- EXERCISE GOAL: Copy the lines below word for word, and leave the pictures out of your copy.

- EXERCISE DATA:
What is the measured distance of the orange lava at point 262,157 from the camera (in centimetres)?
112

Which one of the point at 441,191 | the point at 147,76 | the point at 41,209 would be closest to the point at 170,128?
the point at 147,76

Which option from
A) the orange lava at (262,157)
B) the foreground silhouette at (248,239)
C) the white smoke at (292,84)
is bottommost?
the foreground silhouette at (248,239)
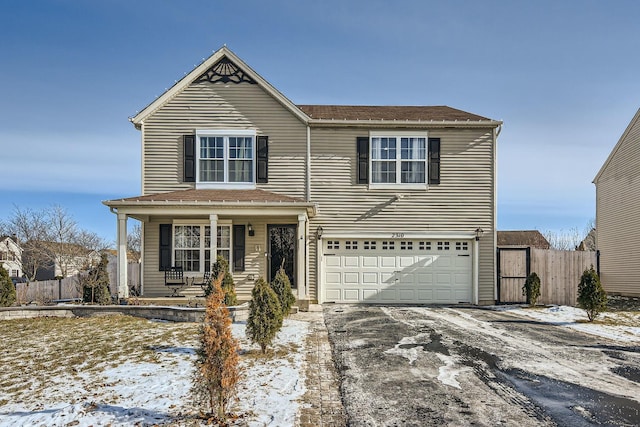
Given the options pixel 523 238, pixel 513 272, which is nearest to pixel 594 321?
pixel 513 272

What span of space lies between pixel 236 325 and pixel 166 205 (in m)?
4.53

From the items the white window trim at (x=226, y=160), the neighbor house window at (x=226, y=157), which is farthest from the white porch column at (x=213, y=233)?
the neighbor house window at (x=226, y=157)

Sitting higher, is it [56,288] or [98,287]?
[98,287]

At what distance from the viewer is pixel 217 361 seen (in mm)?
4672

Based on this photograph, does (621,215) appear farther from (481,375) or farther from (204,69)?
(204,69)

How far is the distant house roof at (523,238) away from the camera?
39906 millimetres

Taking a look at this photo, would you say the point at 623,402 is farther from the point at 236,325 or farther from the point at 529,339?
the point at 236,325

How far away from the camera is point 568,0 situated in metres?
11.3

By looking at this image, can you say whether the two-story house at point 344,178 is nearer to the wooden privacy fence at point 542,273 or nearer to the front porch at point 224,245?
the front porch at point 224,245

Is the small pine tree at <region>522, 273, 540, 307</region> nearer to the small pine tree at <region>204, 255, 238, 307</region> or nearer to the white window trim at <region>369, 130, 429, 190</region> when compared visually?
the white window trim at <region>369, 130, 429, 190</region>

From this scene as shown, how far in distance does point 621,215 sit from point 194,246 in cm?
1735

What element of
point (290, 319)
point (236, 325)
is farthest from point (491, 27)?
point (236, 325)

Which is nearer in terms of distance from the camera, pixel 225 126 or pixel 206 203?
pixel 206 203

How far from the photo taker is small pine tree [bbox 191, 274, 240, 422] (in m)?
4.63
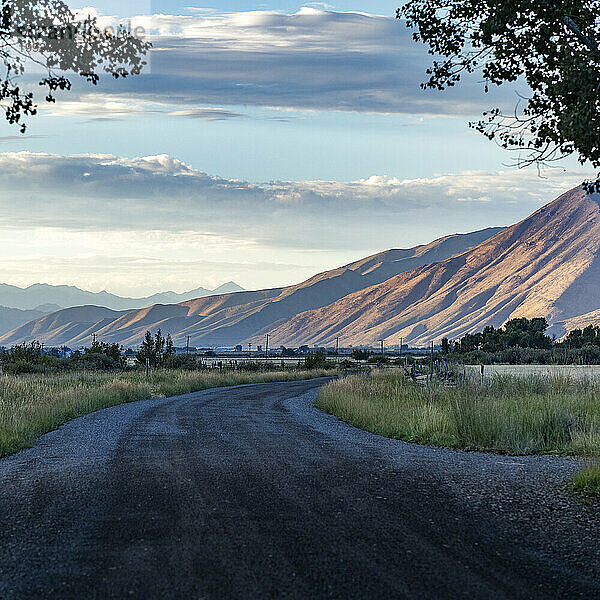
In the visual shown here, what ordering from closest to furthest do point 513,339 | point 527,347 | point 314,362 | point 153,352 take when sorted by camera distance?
point 153,352
point 527,347
point 513,339
point 314,362

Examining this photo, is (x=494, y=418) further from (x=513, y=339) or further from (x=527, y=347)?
(x=513, y=339)

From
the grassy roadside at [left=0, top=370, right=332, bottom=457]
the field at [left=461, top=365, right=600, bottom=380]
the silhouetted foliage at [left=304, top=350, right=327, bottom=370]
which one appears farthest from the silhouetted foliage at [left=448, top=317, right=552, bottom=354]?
the grassy roadside at [left=0, top=370, right=332, bottom=457]

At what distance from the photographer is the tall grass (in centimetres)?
1512

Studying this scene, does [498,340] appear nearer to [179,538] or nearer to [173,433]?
[173,433]

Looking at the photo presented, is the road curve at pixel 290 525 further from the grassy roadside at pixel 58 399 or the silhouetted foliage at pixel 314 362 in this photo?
the silhouetted foliage at pixel 314 362

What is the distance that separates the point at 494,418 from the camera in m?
16.2

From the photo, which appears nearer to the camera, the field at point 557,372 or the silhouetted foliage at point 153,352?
the field at point 557,372

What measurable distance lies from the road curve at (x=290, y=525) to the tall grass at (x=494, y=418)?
1.25 meters

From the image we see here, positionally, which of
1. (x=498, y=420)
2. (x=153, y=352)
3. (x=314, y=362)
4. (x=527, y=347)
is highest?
(x=498, y=420)

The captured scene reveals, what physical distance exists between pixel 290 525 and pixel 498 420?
28.6 ft

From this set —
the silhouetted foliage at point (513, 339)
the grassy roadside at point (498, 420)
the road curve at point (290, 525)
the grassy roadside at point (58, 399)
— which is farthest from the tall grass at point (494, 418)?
the silhouetted foliage at point (513, 339)

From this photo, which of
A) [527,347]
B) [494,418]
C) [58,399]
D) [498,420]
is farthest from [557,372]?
[527,347]

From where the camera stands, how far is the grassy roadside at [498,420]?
48.2 ft

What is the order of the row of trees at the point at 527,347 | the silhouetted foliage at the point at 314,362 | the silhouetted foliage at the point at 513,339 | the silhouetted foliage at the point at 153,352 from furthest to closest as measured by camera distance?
1. the silhouetted foliage at the point at 314,362
2. the silhouetted foliage at the point at 513,339
3. the silhouetted foliage at the point at 153,352
4. the row of trees at the point at 527,347
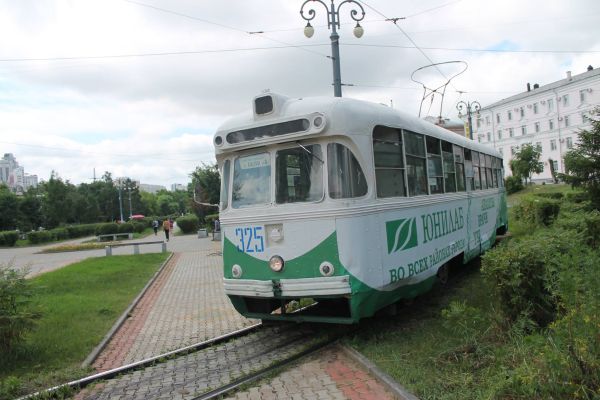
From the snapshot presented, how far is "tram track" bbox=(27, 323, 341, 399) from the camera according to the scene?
544 centimetres

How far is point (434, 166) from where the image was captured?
8336mm

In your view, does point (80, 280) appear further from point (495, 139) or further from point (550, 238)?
point (495, 139)

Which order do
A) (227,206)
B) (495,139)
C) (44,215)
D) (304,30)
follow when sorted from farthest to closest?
(495,139)
(44,215)
(304,30)
(227,206)

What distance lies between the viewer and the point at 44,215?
60.3m

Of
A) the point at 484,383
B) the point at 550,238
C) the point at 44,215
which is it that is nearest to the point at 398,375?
the point at 484,383

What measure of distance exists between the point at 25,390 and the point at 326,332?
368 centimetres

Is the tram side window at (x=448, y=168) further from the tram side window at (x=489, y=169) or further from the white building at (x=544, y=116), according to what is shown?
the white building at (x=544, y=116)

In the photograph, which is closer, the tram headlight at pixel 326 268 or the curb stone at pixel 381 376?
the curb stone at pixel 381 376

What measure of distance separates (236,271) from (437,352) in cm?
266

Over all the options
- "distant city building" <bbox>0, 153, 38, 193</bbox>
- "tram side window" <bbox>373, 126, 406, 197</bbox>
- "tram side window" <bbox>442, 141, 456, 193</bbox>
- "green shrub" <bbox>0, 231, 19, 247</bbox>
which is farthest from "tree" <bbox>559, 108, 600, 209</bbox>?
"distant city building" <bbox>0, 153, 38, 193</bbox>

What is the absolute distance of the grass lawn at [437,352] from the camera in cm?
452

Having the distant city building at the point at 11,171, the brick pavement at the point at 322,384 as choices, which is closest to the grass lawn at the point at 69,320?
the brick pavement at the point at 322,384

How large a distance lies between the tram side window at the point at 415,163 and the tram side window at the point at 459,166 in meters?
2.13

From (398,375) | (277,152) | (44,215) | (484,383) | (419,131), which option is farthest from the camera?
(44,215)
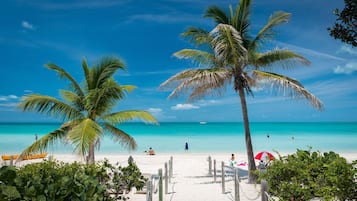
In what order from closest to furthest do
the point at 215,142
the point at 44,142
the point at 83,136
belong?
the point at 83,136 → the point at 44,142 → the point at 215,142

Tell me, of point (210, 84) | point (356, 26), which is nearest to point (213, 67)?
point (210, 84)

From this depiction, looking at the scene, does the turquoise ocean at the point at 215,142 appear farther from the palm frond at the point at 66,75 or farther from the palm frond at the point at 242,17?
the palm frond at the point at 242,17

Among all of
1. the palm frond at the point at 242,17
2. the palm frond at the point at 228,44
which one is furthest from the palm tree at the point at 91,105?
the palm frond at the point at 242,17

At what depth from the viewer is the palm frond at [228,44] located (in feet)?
35.0

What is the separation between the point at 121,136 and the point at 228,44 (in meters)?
5.38

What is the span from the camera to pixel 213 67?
1238 centimetres

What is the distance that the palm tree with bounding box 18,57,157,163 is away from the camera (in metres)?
9.30

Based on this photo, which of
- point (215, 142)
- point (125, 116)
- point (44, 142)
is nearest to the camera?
point (44, 142)

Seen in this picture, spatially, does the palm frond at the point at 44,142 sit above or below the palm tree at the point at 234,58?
below

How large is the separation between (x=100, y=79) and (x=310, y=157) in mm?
7380

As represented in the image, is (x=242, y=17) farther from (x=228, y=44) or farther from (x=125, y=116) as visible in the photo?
(x=125, y=116)

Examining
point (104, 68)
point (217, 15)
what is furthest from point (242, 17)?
point (104, 68)

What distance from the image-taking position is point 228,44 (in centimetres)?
1108

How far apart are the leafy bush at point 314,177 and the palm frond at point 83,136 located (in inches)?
186
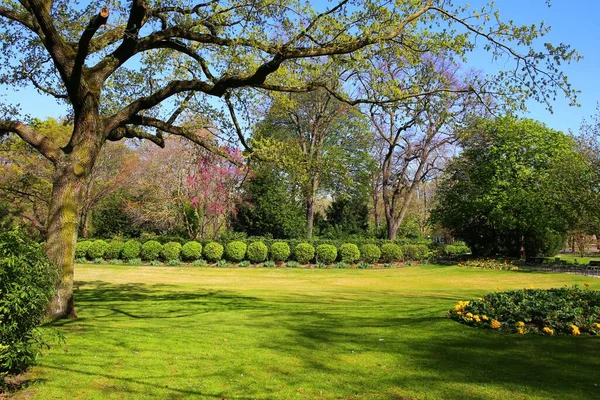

- REPLY TO THE TASK:
What is the measured distance of the orange lava at point 262,157 from the camera (in centimetres)?
112

Which one of the point at 441,191 | the point at 147,76 | the point at 41,209 would be closest to the point at 170,128?
the point at 147,76

Which option from
A) the orange lava at (262,157)
B) the foreground silhouette at (248,239)
C) the white smoke at (292,84)
is bottommost?
the foreground silhouette at (248,239)
Given the options pixel 523 238, pixel 513 272, which is nearest to pixel 594 321?
pixel 513 272

What span of space lies between pixel 236 325 and pixel 166 205 (in m)?
4.53

From the items the white window trim at (x=226, y=160), the neighbor house window at (x=226, y=157), which is farthest from the white porch column at (x=213, y=233)?
the neighbor house window at (x=226, y=157)

Sitting higher, is it [56,288] or [98,287]?
[98,287]

At what distance from the viewer is pixel 217 361 seen (in mm)?
4672

Based on this photograph, does (621,215) appear farther from (481,375) or farther from (204,69)?
(204,69)

How far is the distant house roof at (523,238) away from the camera?
39906 millimetres

Taking a look at this photo, would you say the point at 623,402 is farther from the point at 236,325 or farther from the point at 529,339?
the point at 236,325

How far away from the camera is point 568,0 situated in metres?
11.3

By looking at this image, can you say whether the two-story house at point 344,178 is nearer to the wooden privacy fence at point 542,273 or nearer to the front porch at point 224,245?
the front porch at point 224,245

Is the small pine tree at <region>522, 273, 540, 307</region> nearer to the small pine tree at <region>204, 255, 238, 307</region> or nearer to the white window trim at <region>369, 130, 429, 190</region> when compared visually?
the white window trim at <region>369, 130, 429, 190</region>

From this scene as shown, how far in distance does point 621,215 sit from point 194,246 in cm?
1735

What element of
point (290, 319)
point (236, 325)
is farthest from point (491, 27)?
point (236, 325)

Which is nearer in terms of distance from the camera, pixel 225 126 or pixel 206 203?
pixel 206 203

How far from the photo taker is small pine tree [bbox 191, 274, 240, 422] (in m)?
4.63
In the visual shown here, what ordering from closest to furthest do point 513,339 | point 527,347 | point 314,362 | point 153,352 take when sorted by camera distance?
point 153,352
point 527,347
point 513,339
point 314,362

Examining this photo, is (x=494, y=418) further from (x=513, y=339) or further from (x=527, y=347)?
(x=513, y=339)

From
the grassy roadside at [left=0, top=370, right=332, bottom=457]
the field at [left=461, top=365, right=600, bottom=380]
the silhouetted foliage at [left=304, top=350, right=327, bottom=370]
which one appears farthest from the silhouetted foliage at [left=448, top=317, right=552, bottom=354]?
the grassy roadside at [left=0, top=370, right=332, bottom=457]

At what distance from the photographer is the tall grass (in centimetres)?
1512

Studying this scene, does [498,340] appear nearer to [179,538] or nearer to [173,433]?
[173,433]

Looking at the photo presented, is the road curve at pixel 290 525 further from the grassy roadside at pixel 58 399 or the silhouetted foliage at pixel 314 362 in this photo?
the silhouetted foliage at pixel 314 362

What is the distance that separates the point at 494,418 from the camera in m?
16.2

From the photo, which appears nearer to the camera, the field at point 557,372 or the silhouetted foliage at point 153,352?
the field at point 557,372

What measurable distance lies from the road curve at (x=290, y=525) to the tall grass at (x=494, y=418)?
1.25 meters

From the image we see here, positionally, which of
1. (x=498, y=420)
2. (x=153, y=352)
3. (x=314, y=362)
4. (x=527, y=347)
is highest?
(x=498, y=420)

The captured scene reveals, what physical distance exists between pixel 290 525 and pixel 498 420?
28.6 ft

From this set —
the silhouetted foliage at point (513, 339)
the grassy roadside at point (498, 420)
the road curve at point (290, 525)
the grassy roadside at point (58, 399)
— which is farthest from the tall grass at point (494, 418)?
the silhouetted foliage at point (513, 339)

From this photo, which of
A) [527,347]
B) [494,418]
C) [58,399]
D) [498,420]
is farthest from [557,372]?
[527,347]

From where the camera stands, how far is the grassy roadside at [498,420]?
48.2 ft

What is the order of the row of trees at the point at 527,347 | the silhouetted foliage at the point at 314,362 | the silhouetted foliage at the point at 513,339 | the silhouetted foliage at the point at 153,352 from furthest to closest as measured by camera distance?
1. the silhouetted foliage at the point at 314,362
2. the silhouetted foliage at the point at 513,339
3. the silhouetted foliage at the point at 153,352
4. the row of trees at the point at 527,347
From the snapshot presented, how far is "tram track" bbox=(27, 323, 341, 399) from the camera according to the scene?
544 centimetres

How far is point (434, 166) from where the image was captured?
8336mm

In your view, does point (80, 280) appear further from point (495, 139) or further from point (550, 238)?
point (495, 139)

Which order do
A) (227,206)
B) (495,139)
C) (44,215)
D) (304,30)
follow when sorted from farthest to closest?
(495,139)
(44,215)
(304,30)
(227,206)

What distance lies between the viewer and the point at 44,215?
60.3m

Of
A) the point at 484,383
B) the point at 550,238
C) the point at 44,215
which is it that is nearest to the point at 398,375?
the point at 484,383

What measure of distance exists between the point at 25,390 and the point at 326,332?
368 centimetres

Is the tram side window at (x=448, y=168) further from the tram side window at (x=489, y=169) or further from the white building at (x=544, y=116), according to what is shown?
the white building at (x=544, y=116)

In the photograph, which is closer, the tram headlight at pixel 326 268 or the curb stone at pixel 381 376?
the curb stone at pixel 381 376

What measure of distance separates (236,271) from (437,352) in cm?
266

Over all the options
- "distant city building" <bbox>0, 153, 38, 193</bbox>
- "tram side window" <bbox>373, 126, 406, 197</bbox>
- "tram side window" <bbox>442, 141, 456, 193</bbox>
- "green shrub" <bbox>0, 231, 19, 247</bbox>
which is farthest from "tree" <bbox>559, 108, 600, 209</bbox>?
"distant city building" <bbox>0, 153, 38, 193</bbox>

What is the absolute distance of the grass lawn at [437,352] from the camera in cm?
452

Having the distant city building at the point at 11,171, the brick pavement at the point at 322,384 as choices, which is closest to the grass lawn at the point at 69,320?
the brick pavement at the point at 322,384

How large a distance lies between the tram side window at the point at 415,163 and the tram side window at the point at 459,166 in meters?
2.13

From (398,375) | (277,152) | (44,215) | (484,383) | (419,131), which option is farthest from the camera?
(44,215)
In what order from closest to furthest do
the point at 215,142
the point at 44,142
the point at 83,136
belong?
the point at 83,136 → the point at 44,142 → the point at 215,142

Tell me, of point (210, 84) | point (356, 26), which is nearest to point (213, 67)?
point (210, 84)

From this depiction, looking at the scene, does the turquoise ocean at the point at 215,142 appear farther from the palm frond at the point at 66,75 or farther from the palm frond at the point at 242,17?
the palm frond at the point at 242,17

Among all of
1. the palm frond at the point at 242,17
2. the palm frond at the point at 228,44
which one is furthest from the palm tree at the point at 91,105?
the palm frond at the point at 242,17

At what depth from the viewer is the palm frond at [228,44] located (in feet)?
35.0

What is the separation between the point at 121,136 and the point at 228,44 (in meters)?
5.38

What is the span from the camera to pixel 213 67?
1238 centimetres

What is the distance that the palm tree with bounding box 18,57,157,163 is away from the camera (in metres)?
9.30

Based on this photo, which of
- point (215, 142)
- point (125, 116)
- point (44, 142)
is nearest to the camera?
point (44, 142)

Seen in this picture, spatially, does the palm frond at the point at 44,142 sit above or below the palm tree at the point at 234,58?
below

How large is the separation between (x=100, y=79) and (x=310, y=157) in mm?
7380

As represented in the image, is (x=242, y=17) farther from (x=228, y=44) or farther from (x=125, y=116) as visible in the photo?
(x=125, y=116)

Examining
point (104, 68)
point (217, 15)
what is furthest from point (242, 17)?
point (104, 68)

What distance from the image-taking position is point 228,44 (in centimetres)?
1108

How far apart are the leafy bush at point 314,177 and the palm frond at point 83,136 located (in inches)?
186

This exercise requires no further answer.